Brother Eagle, Sister Sky: A Message from Chief Seattle with paintings by Susan Jeffers, 1991.
This is a picture book, but not one for very young children because of the serious subject matter. It’s a profound book with beautiful pictures, but before presenting it to children, adults should be sure that the children are old enough to understand the background of the book.
The book begins with some information about its background. It describes the variety of “Indian” (Native American) tribes that have lived in the Americas for thousands of years and how, after white settlers arrived from Europe, they were killed and pushed off their ancestral lands by the new arrivals. It’s historically true, but also dark subject matter, which is why it’s important for the children reading the book to be old enough to understand it. Most of the book is the text of a speech made by Chief Seattle (who lived c. 1786 to 1866) to the Commission of Indian Affairs for the Territory and other government employees when the US government wanted to buy land from his tribe. The historical details concerning this speech from the mid-1850s are complicated, and accounts of it might not be completely accurate, and there is a note in the back of the book that addresses that. I consider the spirit of this speech something worth preserving, so I won’t get too hung up on that right now. I just mention it for the sake of people interested in going deeper into the history.
Susan Jeffers particularly wants readers to consider the environmental message of the speech and how relevant the message is today for a society that has endangered itself by placing a higher priority on the acquisition of land, resources, and wealth than on preserving the land and environment that makes life itself possible. This book was written in the early 1990s, and having been a child at that time myself, I know that these themes were increasingly becoming topics in schools and in children’s entertainment during that time. I’d like to point out that I, and others who are younger than me, have heard similar messages about environmental concerns from an early age. This has given us different priorities from earlier generations who did not, although it’s also worth pointing out that many of us came to care more about the environment as children because of the influence of adults who already did.
Chief Seattle questioned the concept of buying land because of the absurdity of buying aspects of nature, like the sky or rain. Land and nature had sacred spiritual meaning for Chief Seattle’s people.
Chief Seattle’s speech was full of poetic imagery, as he explained how his people felt like they were part of the land and it was part of them.

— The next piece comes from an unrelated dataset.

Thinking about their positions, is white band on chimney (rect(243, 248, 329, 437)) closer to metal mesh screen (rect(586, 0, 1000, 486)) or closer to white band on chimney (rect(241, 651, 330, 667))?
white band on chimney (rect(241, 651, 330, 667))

He said that they looked on animals like they were brothers.
The land also connected them to their ancestors and the memories of their people.
Chief Seattle questioned what would happen in the future, when the land was filled with people and all of the animals either killed or tamed, painting a bleak picture of a land deprived of life.
The speech ended with the thought that people didn’t “weave the web of life, we are merely a strand in it.” Chief Seattle called on the people wanting to buy the land to love it, care for it, and preserve it because “Whatever we do to the web, we do to ourselves.”
The environmental themes of the message are poignant for modern times because people have become increasingly aware of the consequences of environment pollution and careless use of natural resources.